Let $k$ be a field of characteristic zero, $f=f(t), g=g(t) \in k[t]$, $\deg(f)=n, \deg(g)=m$.
Assume that $n \geq 2, m \geq 2$ and $k(f,g)=k(t)$.
(1) Can one tell when $f'=f'(t) \in k[f,g]$?
Trivially, if $k[f,g]=k[t]$ then of course $f' \in k[f,g]$, but we do not know whether $k[f,g]=k[t]$ or not (we do know that $k(f,g)=k(t)$, but I am not sure how this helps).

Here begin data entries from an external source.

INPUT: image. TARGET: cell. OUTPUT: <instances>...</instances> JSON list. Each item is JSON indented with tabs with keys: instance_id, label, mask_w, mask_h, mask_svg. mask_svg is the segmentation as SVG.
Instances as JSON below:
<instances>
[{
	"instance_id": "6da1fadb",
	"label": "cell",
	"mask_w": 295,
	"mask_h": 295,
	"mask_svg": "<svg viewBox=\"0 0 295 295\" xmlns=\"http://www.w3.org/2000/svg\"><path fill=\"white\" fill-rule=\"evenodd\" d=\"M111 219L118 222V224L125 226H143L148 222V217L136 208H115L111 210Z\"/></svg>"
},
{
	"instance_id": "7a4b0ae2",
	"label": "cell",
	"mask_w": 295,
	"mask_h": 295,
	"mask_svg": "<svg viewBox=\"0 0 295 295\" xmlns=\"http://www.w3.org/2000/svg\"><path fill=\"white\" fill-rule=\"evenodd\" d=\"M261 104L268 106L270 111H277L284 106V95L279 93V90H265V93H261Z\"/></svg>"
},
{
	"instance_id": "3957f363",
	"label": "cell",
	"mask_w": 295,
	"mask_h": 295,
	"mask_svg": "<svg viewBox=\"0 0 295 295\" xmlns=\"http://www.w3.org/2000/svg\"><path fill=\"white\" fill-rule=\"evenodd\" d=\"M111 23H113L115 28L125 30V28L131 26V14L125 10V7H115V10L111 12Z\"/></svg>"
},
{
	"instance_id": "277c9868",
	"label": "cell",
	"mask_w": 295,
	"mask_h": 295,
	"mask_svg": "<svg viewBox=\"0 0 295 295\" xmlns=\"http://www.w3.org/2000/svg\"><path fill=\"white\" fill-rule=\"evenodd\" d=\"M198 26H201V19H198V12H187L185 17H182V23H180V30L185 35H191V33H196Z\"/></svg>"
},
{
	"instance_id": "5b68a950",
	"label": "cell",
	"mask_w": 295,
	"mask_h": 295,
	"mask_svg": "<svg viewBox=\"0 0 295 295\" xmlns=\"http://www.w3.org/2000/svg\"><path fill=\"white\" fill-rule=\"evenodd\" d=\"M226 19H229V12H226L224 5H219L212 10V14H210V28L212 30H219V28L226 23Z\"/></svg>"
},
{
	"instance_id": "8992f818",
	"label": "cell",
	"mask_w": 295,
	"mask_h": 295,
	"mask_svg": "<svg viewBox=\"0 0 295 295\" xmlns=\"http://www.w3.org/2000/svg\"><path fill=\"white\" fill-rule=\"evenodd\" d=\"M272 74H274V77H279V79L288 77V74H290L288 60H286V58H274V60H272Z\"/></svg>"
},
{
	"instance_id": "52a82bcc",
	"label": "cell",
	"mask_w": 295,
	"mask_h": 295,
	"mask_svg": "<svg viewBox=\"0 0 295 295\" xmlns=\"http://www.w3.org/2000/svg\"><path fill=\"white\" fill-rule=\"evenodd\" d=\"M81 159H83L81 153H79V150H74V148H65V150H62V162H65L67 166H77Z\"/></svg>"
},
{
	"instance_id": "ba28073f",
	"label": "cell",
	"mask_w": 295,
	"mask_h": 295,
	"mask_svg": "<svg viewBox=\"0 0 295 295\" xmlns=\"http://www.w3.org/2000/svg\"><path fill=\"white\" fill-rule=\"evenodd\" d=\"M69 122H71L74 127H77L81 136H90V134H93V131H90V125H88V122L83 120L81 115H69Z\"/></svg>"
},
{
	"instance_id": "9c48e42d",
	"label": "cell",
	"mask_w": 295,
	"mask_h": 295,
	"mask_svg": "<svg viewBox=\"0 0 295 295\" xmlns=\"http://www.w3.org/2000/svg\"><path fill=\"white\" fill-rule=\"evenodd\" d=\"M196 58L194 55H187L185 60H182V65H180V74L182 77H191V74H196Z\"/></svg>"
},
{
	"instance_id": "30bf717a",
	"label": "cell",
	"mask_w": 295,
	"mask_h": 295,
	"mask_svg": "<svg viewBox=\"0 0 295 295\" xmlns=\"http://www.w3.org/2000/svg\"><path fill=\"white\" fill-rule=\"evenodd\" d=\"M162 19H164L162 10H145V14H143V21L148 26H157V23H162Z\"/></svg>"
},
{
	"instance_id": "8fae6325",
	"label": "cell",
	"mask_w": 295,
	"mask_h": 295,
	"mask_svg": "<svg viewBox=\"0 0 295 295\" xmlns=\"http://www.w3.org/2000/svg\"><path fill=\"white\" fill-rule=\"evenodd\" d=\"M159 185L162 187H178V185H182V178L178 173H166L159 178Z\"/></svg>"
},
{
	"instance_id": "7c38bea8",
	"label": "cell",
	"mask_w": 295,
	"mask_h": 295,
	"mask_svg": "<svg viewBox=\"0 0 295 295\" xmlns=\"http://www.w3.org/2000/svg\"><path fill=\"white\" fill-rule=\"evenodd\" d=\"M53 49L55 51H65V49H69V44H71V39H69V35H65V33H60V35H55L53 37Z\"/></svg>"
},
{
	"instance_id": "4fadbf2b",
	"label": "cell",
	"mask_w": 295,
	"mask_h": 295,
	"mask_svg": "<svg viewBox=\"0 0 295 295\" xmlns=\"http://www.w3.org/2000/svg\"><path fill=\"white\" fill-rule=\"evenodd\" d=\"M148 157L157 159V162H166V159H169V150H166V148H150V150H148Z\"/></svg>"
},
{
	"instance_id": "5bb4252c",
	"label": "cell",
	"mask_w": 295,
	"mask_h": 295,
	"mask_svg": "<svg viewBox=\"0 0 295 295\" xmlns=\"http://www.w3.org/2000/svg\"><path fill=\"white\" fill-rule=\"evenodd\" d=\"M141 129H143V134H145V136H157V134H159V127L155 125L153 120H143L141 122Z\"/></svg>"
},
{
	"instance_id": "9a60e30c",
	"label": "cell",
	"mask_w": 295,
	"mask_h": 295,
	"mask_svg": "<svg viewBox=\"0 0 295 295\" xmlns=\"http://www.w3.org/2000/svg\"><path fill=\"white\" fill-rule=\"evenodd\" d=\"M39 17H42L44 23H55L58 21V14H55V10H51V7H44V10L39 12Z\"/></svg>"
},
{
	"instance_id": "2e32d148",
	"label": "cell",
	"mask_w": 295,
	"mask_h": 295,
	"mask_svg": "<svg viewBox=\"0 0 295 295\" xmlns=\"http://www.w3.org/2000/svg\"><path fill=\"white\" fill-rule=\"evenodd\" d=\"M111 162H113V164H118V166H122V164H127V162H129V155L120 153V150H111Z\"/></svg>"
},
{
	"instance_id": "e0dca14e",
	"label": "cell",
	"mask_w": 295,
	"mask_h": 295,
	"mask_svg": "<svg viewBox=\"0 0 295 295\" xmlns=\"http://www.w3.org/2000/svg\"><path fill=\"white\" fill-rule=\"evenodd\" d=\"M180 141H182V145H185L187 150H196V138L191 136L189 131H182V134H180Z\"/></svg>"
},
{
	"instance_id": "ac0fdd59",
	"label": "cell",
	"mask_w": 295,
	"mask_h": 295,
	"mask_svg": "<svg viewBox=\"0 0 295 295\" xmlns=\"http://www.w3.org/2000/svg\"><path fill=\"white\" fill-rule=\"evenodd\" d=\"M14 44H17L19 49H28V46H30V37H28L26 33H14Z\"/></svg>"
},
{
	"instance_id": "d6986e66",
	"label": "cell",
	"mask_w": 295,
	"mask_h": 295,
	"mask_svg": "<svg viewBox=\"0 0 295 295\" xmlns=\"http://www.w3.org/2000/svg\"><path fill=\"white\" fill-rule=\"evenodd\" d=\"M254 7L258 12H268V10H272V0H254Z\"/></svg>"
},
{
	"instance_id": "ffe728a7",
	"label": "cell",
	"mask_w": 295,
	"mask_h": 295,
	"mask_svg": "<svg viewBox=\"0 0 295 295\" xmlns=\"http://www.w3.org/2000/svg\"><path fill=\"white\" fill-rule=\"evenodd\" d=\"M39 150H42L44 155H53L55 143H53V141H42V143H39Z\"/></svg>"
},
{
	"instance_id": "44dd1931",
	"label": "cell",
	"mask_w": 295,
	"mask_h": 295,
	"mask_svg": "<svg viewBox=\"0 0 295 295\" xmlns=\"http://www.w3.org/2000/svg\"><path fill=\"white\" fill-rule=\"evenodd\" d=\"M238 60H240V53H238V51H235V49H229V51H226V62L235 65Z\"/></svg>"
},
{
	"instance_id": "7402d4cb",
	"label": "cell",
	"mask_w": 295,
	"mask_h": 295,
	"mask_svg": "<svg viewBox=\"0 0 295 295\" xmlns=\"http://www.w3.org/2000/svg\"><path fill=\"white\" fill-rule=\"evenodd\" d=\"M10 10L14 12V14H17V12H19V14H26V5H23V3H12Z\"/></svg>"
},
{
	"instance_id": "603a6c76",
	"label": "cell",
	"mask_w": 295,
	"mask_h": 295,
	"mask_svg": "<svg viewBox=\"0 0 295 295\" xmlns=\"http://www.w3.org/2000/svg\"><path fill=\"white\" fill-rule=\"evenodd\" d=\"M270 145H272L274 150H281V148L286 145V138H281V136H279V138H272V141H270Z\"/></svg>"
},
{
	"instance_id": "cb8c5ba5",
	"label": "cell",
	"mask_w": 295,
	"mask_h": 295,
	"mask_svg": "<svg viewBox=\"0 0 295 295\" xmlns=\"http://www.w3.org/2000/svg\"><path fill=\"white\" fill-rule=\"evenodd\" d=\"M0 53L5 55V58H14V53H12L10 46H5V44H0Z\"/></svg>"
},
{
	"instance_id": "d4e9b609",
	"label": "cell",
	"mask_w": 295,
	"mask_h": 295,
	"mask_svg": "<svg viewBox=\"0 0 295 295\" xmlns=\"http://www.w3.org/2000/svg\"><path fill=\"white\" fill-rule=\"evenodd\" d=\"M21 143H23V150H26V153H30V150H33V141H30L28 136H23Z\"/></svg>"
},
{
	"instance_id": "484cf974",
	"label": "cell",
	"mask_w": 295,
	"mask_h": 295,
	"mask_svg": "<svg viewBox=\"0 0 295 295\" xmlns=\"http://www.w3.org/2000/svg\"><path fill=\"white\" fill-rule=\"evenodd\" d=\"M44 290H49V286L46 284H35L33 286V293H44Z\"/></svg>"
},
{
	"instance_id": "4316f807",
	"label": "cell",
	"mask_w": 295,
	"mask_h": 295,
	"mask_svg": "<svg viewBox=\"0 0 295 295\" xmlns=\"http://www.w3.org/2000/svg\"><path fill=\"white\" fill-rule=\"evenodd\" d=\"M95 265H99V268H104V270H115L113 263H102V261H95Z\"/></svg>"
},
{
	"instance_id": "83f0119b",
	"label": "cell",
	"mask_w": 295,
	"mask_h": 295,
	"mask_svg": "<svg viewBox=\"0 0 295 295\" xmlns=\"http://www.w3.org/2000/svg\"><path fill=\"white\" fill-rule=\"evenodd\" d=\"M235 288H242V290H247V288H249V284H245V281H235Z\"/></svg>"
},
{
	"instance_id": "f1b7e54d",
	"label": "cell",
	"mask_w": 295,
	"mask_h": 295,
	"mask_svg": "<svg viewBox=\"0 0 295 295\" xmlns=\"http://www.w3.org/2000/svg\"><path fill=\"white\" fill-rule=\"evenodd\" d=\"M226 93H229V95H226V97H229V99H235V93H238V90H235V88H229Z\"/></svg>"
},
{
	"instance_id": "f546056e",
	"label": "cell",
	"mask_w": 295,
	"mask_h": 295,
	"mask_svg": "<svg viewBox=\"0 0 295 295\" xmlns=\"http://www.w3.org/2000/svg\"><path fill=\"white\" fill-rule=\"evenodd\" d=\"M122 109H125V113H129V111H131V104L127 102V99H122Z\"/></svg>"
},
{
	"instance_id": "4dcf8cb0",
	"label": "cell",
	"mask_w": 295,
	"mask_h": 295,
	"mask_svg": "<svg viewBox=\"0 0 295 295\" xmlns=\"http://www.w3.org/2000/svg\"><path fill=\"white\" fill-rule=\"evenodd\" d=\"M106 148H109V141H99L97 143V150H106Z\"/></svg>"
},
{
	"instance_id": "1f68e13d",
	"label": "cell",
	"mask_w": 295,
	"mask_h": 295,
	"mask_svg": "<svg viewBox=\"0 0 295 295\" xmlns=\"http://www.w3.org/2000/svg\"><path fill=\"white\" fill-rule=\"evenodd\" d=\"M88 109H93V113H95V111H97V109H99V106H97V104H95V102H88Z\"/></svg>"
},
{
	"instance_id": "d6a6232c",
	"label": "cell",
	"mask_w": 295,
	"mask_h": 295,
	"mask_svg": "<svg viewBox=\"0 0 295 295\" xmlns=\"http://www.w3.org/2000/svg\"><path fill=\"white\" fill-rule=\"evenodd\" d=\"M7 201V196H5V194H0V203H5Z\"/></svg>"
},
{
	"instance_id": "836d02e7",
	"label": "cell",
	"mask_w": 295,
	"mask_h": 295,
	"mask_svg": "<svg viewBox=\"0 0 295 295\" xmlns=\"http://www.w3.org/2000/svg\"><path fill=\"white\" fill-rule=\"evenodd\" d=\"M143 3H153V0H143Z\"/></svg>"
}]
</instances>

(2) It would be nice to see an example where $f' \in k[f,g]$ but $g' \notin k[f,g]$.
Any comments are welcome!
Edit: Perhaps the following arguments may help: Write $t=\frac{u}{v}$, where $u,v \in k[f,g]$. Write $f=\sum_{0}^{n} a_it^i$, $g=\sum_{0}^{m} b_jt^j$, $a_i,b_j \in k$. Then $f'=\sum_{1}^{n} ia_it^{i-1}=\sum_{1}^{n} ia_i(\frac{u}{v})^{i-1}=\frac{w}{v^{n-1}}$, where $w \in k[u,v]$. (Then $v^{n-1}f'=w \in k[u,v] \subseteq k[f,g]$). Consider the localization $S^{-1}k[f,g]$, where $S=\{v^i\}_{i \in \mathbb{N}}.$ We have just obtained that $f' \in S^{-1}k[f,g]$. Notice that $t \in S^{-1}k[f,g]$ (since $t=\frac{u}{v}$). Therefore, $S^{-1}k[f,g]=S^{-1}k[t]$ is a UFD (a localization of a UFD is a UFD). If $S$ is primal then $k[f,g]$ is a UFD by Nagata's criterion (Theorem 15.41). However, we do not know if $S$ is primal or not.